COMPLETE THE FOLLOWING -
1. In the augmentoolkit thread, which exact Python version does the docker container report?
2. Condense the paragraph of the augmentoolkit thread that begins "Let me know if turning off filter chunks" into a shorter version that keeps its main facts.

SELECTED EXTRACT -
>>>>>

Let me know if turning off filter chunks solves it. Also, I'd maybe be curious to see some of the intermediate outputs in ./output/judge_paragraph_generations/intermediate_generations/, because if there is factual information in your files then it shouldn't be dropping all of them.

mjh624 · 2024-09-20T18:37:29Z

I am running the most recent release of augmentoolkit in a docker container that is running python 3.11
root@e6e8132f1ba5:/tmp/augmentoolkit# python --version
Python 3.11.10

I turned off filter chunks in the config.yaml in the /original folder:
SKIP:
ANSWER_RELEVANCY_CHECK: False
FILTER_CHUNKS: True
QUESTION_CHECK: False

augmentoolkit appears to complete phase 1 and fails with a different "index out of range" error:
FAILED TO GENERATE QUESTIONS!
Output written to /tmp/outFiles/question_generation_generations/question_generation_generations/6d4fd93e-3a9d-458b-bde1-5ff938bdd97b.yaml
FAILED TO GENERATE QUESTIONS!
Output written to /tmp/outFiles/question_generation_generations/question_generation_generations/7f40d689-700b-4400-b215-0295b077fd90.yaml
FAILED TO GENERATE QUESTIONS!

<<<<<

ROWS -
>>>>>

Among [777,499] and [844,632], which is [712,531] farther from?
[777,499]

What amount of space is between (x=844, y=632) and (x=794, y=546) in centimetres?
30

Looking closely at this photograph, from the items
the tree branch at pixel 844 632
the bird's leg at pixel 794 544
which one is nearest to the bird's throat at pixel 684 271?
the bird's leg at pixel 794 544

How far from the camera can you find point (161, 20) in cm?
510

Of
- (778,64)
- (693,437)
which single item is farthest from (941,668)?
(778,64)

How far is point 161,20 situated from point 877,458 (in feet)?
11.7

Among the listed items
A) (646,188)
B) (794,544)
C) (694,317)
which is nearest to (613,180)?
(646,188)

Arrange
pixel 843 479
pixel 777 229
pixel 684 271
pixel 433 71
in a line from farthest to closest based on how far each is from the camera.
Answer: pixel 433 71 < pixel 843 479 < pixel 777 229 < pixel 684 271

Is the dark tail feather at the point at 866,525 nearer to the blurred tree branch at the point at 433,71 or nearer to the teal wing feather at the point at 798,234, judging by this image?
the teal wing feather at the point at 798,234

<<<<<

ANSWERS TO THE EXERCISE -
1. Python 3.11.10

2. Report whether turning off filter chunks fixes the problem. Some intermediate outputs in ./output/judge_paragraph_generations/intermediate_generations/ would also be worth seeing, since files containing factual information shouldn't all be dropped.